Another quick (and a naughty) way to arrive at the answer is to set up a system of Algebraic equations. If ${z=x+iy}$, then you have
$${\arg((x-3) + iy) = \frac{-3\pi}{4}}$$
So what? Well, if ${z=x+iy}$, then ${\frac{y}{x}}$ will give you the tangent of the acute angle that the complex number makes with the pos/neg real axis (whether it's positive or negative depends on the quadrant the number lies in). Since ${-\frac{3\pi}{4}}$ is half way between ${-\frac{\pi}{2}}$ and ${-\pi}$, the acute angle it will make with the axis is ${\frac{\pi}{4}}$ (you can refer to the diagrams above once again to see what I mean):
So
$${\frac{y}{x-3}=\tan\left(\frac{\pi}{4}\right)=1}$$
Now, using
$${\arg((x+3)+iy)=-\frac{\pi}{2}}$$
will lead to a slight problem, since you will end up saying something like
$${\frac{y}{x+3}\stackrel{?}{=}\tan\left(\frac{\pi}{2}\right)}$$
(but - ${\tan(x)}$ "blows up to infinity" at ${x=\frac{\pi}{2}}$).
What's the solution to this? Well a bit of thought will lead you to ${x=-3}$. Now, subbing in ${x=-3}$ into the first equation gives
$${\frac{y}{-6}=1}$$
Which gives us ${y=-6}$. Hence ${z=x+iy=-3-6i}$.
Can you see what’s going on here? You can look up how to draw diagrams of points and lines in the complex plane.
To break it into pieces, think about what $\arg(u) = \theta$ means.
so the argument is simply the angle the complex number makes with the real axis when plotted on an argand diagram (note that a negative angle means you go clockwise from the positive real axis). In general arg(Z-a) is a half line starting at the point a. I have done a sketch to hopefully show this.
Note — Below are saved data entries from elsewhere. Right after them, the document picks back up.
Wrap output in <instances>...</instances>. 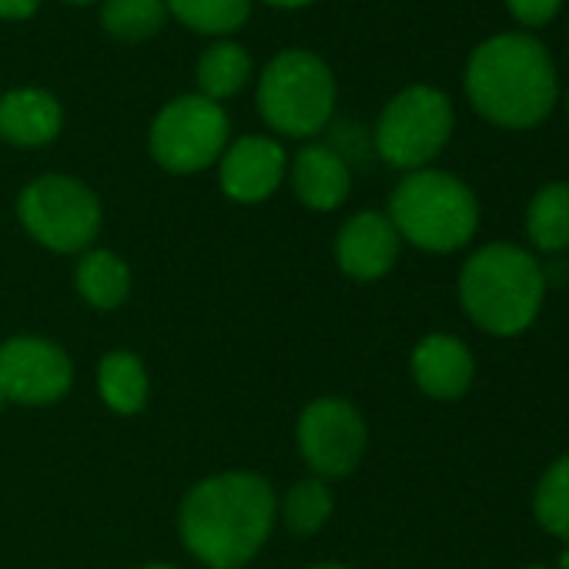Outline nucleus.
Segmentation results:
<instances>
[{
    "label": "nucleus",
    "instance_id": "2",
    "mask_svg": "<svg viewBox=\"0 0 569 569\" xmlns=\"http://www.w3.org/2000/svg\"><path fill=\"white\" fill-rule=\"evenodd\" d=\"M466 98L496 128L529 131L542 124L559 98V78L546 44L526 31L486 38L469 54Z\"/></svg>",
    "mask_w": 569,
    "mask_h": 569
},
{
    "label": "nucleus",
    "instance_id": "24",
    "mask_svg": "<svg viewBox=\"0 0 569 569\" xmlns=\"http://www.w3.org/2000/svg\"><path fill=\"white\" fill-rule=\"evenodd\" d=\"M506 8L522 28H542L559 14L562 0H506Z\"/></svg>",
    "mask_w": 569,
    "mask_h": 569
},
{
    "label": "nucleus",
    "instance_id": "20",
    "mask_svg": "<svg viewBox=\"0 0 569 569\" xmlns=\"http://www.w3.org/2000/svg\"><path fill=\"white\" fill-rule=\"evenodd\" d=\"M168 18L204 38H228L251 18V0H164Z\"/></svg>",
    "mask_w": 569,
    "mask_h": 569
},
{
    "label": "nucleus",
    "instance_id": "19",
    "mask_svg": "<svg viewBox=\"0 0 569 569\" xmlns=\"http://www.w3.org/2000/svg\"><path fill=\"white\" fill-rule=\"evenodd\" d=\"M526 238L536 251L562 254L569 248V184H542L526 208Z\"/></svg>",
    "mask_w": 569,
    "mask_h": 569
},
{
    "label": "nucleus",
    "instance_id": "30",
    "mask_svg": "<svg viewBox=\"0 0 569 569\" xmlns=\"http://www.w3.org/2000/svg\"><path fill=\"white\" fill-rule=\"evenodd\" d=\"M68 4H78V8H84V4H94V0H68Z\"/></svg>",
    "mask_w": 569,
    "mask_h": 569
},
{
    "label": "nucleus",
    "instance_id": "5",
    "mask_svg": "<svg viewBox=\"0 0 569 569\" xmlns=\"http://www.w3.org/2000/svg\"><path fill=\"white\" fill-rule=\"evenodd\" d=\"M339 84L326 58L306 48L278 51L258 74L254 104L261 121L281 138H316L329 128Z\"/></svg>",
    "mask_w": 569,
    "mask_h": 569
},
{
    "label": "nucleus",
    "instance_id": "7",
    "mask_svg": "<svg viewBox=\"0 0 569 569\" xmlns=\"http://www.w3.org/2000/svg\"><path fill=\"white\" fill-rule=\"evenodd\" d=\"M452 128V101L432 84H409L382 108L376 124V151L389 168L409 174L429 168L446 151Z\"/></svg>",
    "mask_w": 569,
    "mask_h": 569
},
{
    "label": "nucleus",
    "instance_id": "8",
    "mask_svg": "<svg viewBox=\"0 0 569 569\" xmlns=\"http://www.w3.org/2000/svg\"><path fill=\"white\" fill-rule=\"evenodd\" d=\"M228 141V111L201 94H178L154 114L148 128V151L154 164L171 174L208 171L211 164H218Z\"/></svg>",
    "mask_w": 569,
    "mask_h": 569
},
{
    "label": "nucleus",
    "instance_id": "29",
    "mask_svg": "<svg viewBox=\"0 0 569 569\" xmlns=\"http://www.w3.org/2000/svg\"><path fill=\"white\" fill-rule=\"evenodd\" d=\"M144 569H178V566H168V562H151V566H144Z\"/></svg>",
    "mask_w": 569,
    "mask_h": 569
},
{
    "label": "nucleus",
    "instance_id": "10",
    "mask_svg": "<svg viewBox=\"0 0 569 569\" xmlns=\"http://www.w3.org/2000/svg\"><path fill=\"white\" fill-rule=\"evenodd\" d=\"M74 386L71 356L41 336L0 342V392L18 406H54Z\"/></svg>",
    "mask_w": 569,
    "mask_h": 569
},
{
    "label": "nucleus",
    "instance_id": "27",
    "mask_svg": "<svg viewBox=\"0 0 569 569\" xmlns=\"http://www.w3.org/2000/svg\"><path fill=\"white\" fill-rule=\"evenodd\" d=\"M556 569H569V546L559 552V559H556Z\"/></svg>",
    "mask_w": 569,
    "mask_h": 569
},
{
    "label": "nucleus",
    "instance_id": "31",
    "mask_svg": "<svg viewBox=\"0 0 569 569\" xmlns=\"http://www.w3.org/2000/svg\"><path fill=\"white\" fill-rule=\"evenodd\" d=\"M522 569H549V566H539V562H532V566H522Z\"/></svg>",
    "mask_w": 569,
    "mask_h": 569
},
{
    "label": "nucleus",
    "instance_id": "25",
    "mask_svg": "<svg viewBox=\"0 0 569 569\" xmlns=\"http://www.w3.org/2000/svg\"><path fill=\"white\" fill-rule=\"evenodd\" d=\"M44 0H0V21L4 24H21L38 14Z\"/></svg>",
    "mask_w": 569,
    "mask_h": 569
},
{
    "label": "nucleus",
    "instance_id": "6",
    "mask_svg": "<svg viewBox=\"0 0 569 569\" xmlns=\"http://www.w3.org/2000/svg\"><path fill=\"white\" fill-rule=\"evenodd\" d=\"M18 218L41 248L58 254H84L101 234L104 208L84 181L51 171L21 188Z\"/></svg>",
    "mask_w": 569,
    "mask_h": 569
},
{
    "label": "nucleus",
    "instance_id": "12",
    "mask_svg": "<svg viewBox=\"0 0 569 569\" xmlns=\"http://www.w3.org/2000/svg\"><path fill=\"white\" fill-rule=\"evenodd\" d=\"M402 251V238L386 211H356L336 234V261L352 281L386 278Z\"/></svg>",
    "mask_w": 569,
    "mask_h": 569
},
{
    "label": "nucleus",
    "instance_id": "11",
    "mask_svg": "<svg viewBox=\"0 0 569 569\" xmlns=\"http://www.w3.org/2000/svg\"><path fill=\"white\" fill-rule=\"evenodd\" d=\"M284 178H289V154L271 134H244L228 141L218 158V184L238 204L268 201Z\"/></svg>",
    "mask_w": 569,
    "mask_h": 569
},
{
    "label": "nucleus",
    "instance_id": "16",
    "mask_svg": "<svg viewBox=\"0 0 569 569\" xmlns=\"http://www.w3.org/2000/svg\"><path fill=\"white\" fill-rule=\"evenodd\" d=\"M131 264L111 251V248H88L74 268V289L78 296L98 309V312H114L128 302L131 296Z\"/></svg>",
    "mask_w": 569,
    "mask_h": 569
},
{
    "label": "nucleus",
    "instance_id": "32",
    "mask_svg": "<svg viewBox=\"0 0 569 569\" xmlns=\"http://www.w3.org/2000/svg\"><path fill=\"white\" fill-rule=\"evenodd\" d=\"M8 406V399H4V392H0V409H4Z\"/></svg>",
    "mask_w": 569,
    "mask_h": 569
},
{
    "label": "nucleus",
    "instance_id": "4",
    "mask_svg": "<svg viewBox=\"0 0 569 569\" xmlns=\"http://www.w3.org/2000/svg\"><path fill=\"white\" fill-rule=\"evenodd\" d=\"M386 214L402 241L429 254H449L466 248L479 228L476 191L452 171L439 168L409 171L396 184Z\"/></svg>",
    "mask_w": 569,
    "mask_h": 569
},
{
    "label": "nucleus",
    "instance_id": "15",
    "mask_svg": "<svg viewBox=\"0 0 569 569\" xmlns=\"http://www.w3.org/2000/svg\"><path fill=\"white\" fill-rule=\"evenodd\" d=\"M289 181L296 198L309 211H339L352 191V168L349 161L329 144H306L289 161Z\"/></svg>",
    "mask_w": 569,
    "mask_h": 569
},
{
    "label": "nucleus",
    "instance_id": "14",
    "mask_svg": "<svg viewBox=\"0 0 569 569\" xmlns=\"http://www.w3.org/2000/svg\"><path fill=\"white\" fill-rule=\"evenodd\" d=\"M64 131V108L48 88H11L0 94V141L14 148H44Z\"/></svg>",
    "mask_w": 569,
    "mask_h": 569
},
{
    "label": "nucleus",
    "instance_id": "23",
    "mask_svg": "<svg viewBox=\"0 0 569 569\" xmlns=\"http://www.w3.org/2000/svg\"><path fill=\"white\" fill-rule=\"evenodd\" d=\"M532 516L549 536L569 539V452L546 466L539 476L532 492Z\"/></svg>",
    "mask_w": 569,
    "mask_h": 569
},
{
    "label": "nucleus",
    "instance_id": "33",
    "mask_svg": "<svg viewBox=\"0 0 569 569\" xmlns=\"http://www.w3.org/2000/svg\"><path fill=\"white\" fill-rule=\"evenodd\" d=\"M566 118H569V94H566Z\"/></svg>",
    "mask_w": 569,
    "mask_h": 569
},
{
    "label": "nucleus",
    "instance_id": "3",
    "mask_svg": "<svg viewBox=\"0 0 569 569\" xmlns=\"http://www.w3.org/2000/svg\"><path fill=\"white\" fill-rule=\"evenodd\" d=\"M546 296V274L532 251L512 241L476 248L459 271L462 312L489 336L512 339L532 329Z\"/></svg>",
    "mask_w": 569,
    "mask_h": 569
},
{
    "label": "nucleus",
    "instance_id": "18",
    "mask_svg": "<svg viewBox=\"0 0 569 569\" xmlns=\"http://www.w3.org/2000/svg\"><path fill=\"white\" fill-rule=\"evenodd\" d=\"M98 392L101 402L118 412V416H138L148 406L151 396V379L144 362L128 352V349H114L98 362Z\"/></svg>",
    "mask_w": 569,
    "mask_h": 569
},
{
    "label": "nucleus",
    "instance_id": "17",
    "mask_svg": "<svg viewBox=\"0 0 569 569\" xmlns=\"http://www.w3.org/2000/svg\"><path fill=\"white\" fill-rule=\"evenodd\" d=\"M251 71H254L251 54L238 41L221 38V41L208 44L204 54L198 58V68H194L198 94L214 104H224L244 91V84L251 81Z\"/></svg>",
    "mask_w": 569,
    "mask_h": 569
},
{
    "label": "nucleus",
    "instance_id": "26",
    "mask_svg": "<svg viewBox=\"0 0 569 569\" xmlns=\"http://www.w3.org/2000/svg\"><path fill=\"white\" fill-rule=\"evenodd\" d=\"M268 8H278V11H299V8H309L316 0H261Z\"/></svg>",
    "mask_w": 569,
    "mask_h": 569
},
{
    "label": "nucleus",
    "instance_id": "1",
    "mask_svg": "<svg viewBox=\"0 0 569 569\" xmlns=\"http://www.w3.org/2000/svg\"><path fill=\"white\" fill-rule=\"evenodd\" d=\"M278 499L258 472H214L188 489L178 532L208 569H241L271 539Z\"/></svg>",
    "mask_w": 569,
    "mask_h": 569
},
{
    "label": "nucleus",
    "instance_id": "13",
    "mask_svg": "<svg viewBox=\"0 0 569 569\" xmlns=\"http://www.w3.org/2000/svg\"><path fill=\"white\" fill-rule=\"evenodd\" d=\"M409 372H412V382L429 399L452 402L472 389L476 362H472V352L462 339L446 336V332H432L412 349Z\"/></svg>",
    "mask_w": 569,
    "mask_h": 569
},
{
    "label": "nucleus",
    "instance_id": "22",
    "mask_svg": "<svg viewBox=\"0 0 569 569\" xmlns=\"http://www.w3.org/2000/svg\"><path fill=\"white\" fill-rule=\"evenodd\" d=\"M332 509H336V499H332L329 482L319 476H309V479H299L289 486V492H284V499L278 506V516L284 526H289V532L316 536L332 519Z\"/></svg>",
    "mask_w": 569,
    "mask_h": 569
},
{
    "label": "nucleus",
    "instance_id": "9",
    "mask_svg": "<svg viewBox=\"0 0 569 569\" xmlns=\"http://www.w3.org/2000/svg\"><path fill=\"white\" fill-rule=\"evenodd\" d=\"M296 442L319 479H342L359 469L369 446V429L349 399L319 396L302 409L296 422Z\"/></svg>",
    "mask_w": 569,
    "mask_h": 569
},
{
    "label": "nucleus",
    "instance_id": "21",
    "mask_svg": "<svg viewBox=\"0 0 569 569\" xmlns=\"http://www.w3.org/2000/svg\"><path fill=\"white\" fill-rule=\"evenodd\" d=\"M98 21L108 38L121 44H144L164 28L168 8L164 0H104Z\"/></svg>",
    "mask_w": 569,
    "mask_h": 569
},
{
    "label": "nucleus",
    "instance_id": "34",
    "mask_svg": "<svg viewBox=\"0 0 569 569\" xmlns=\"http://www.w3.org/2000/svg\"><path fill=\"white\" fill-rule=\"evenodd\" d=\"M241 569H244V566H241Z\"/></svg>",
    "mask_w": 569,
    "mask_h": 569
},
{
    "label": "nucleus",
    "instance_id": "28",
    "mask_svg": "<svg viewBox=\"0 0 569 569\" xmlns=\"http://www.w3.org/2000/svg\"><path fill=\"white\" fill-rule=\"evenodd\" d=\"M312 569H352V566H342V562H322V566H312Z\"/></svg>",
    "mask_w": 569,
    "mask_h": 569
}]
</instances>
Note that $\operatorname{Arg}(z-3)=-\frac{3\pi}4$ is
$$x+i y-3=re^{\frac{-3\pi}{4}i }= -\frac r{\sqrt2} -\frac r{\sqrt2} i $$
which leads to $x-3= -\frac r{\sqrt2},\>\>\>y = -\frac r{\sqrt2} $, or
$$y=x-3$$
Thus, $\operatorname{Arg}(z-3)=-\frac{3\pi}4$ represents a line. Similarly, $\operatorname{Arg}(z+3)=-\frac{\pi}2$ represents $x=-3$. The two lines intersect at $z= -3-6i$.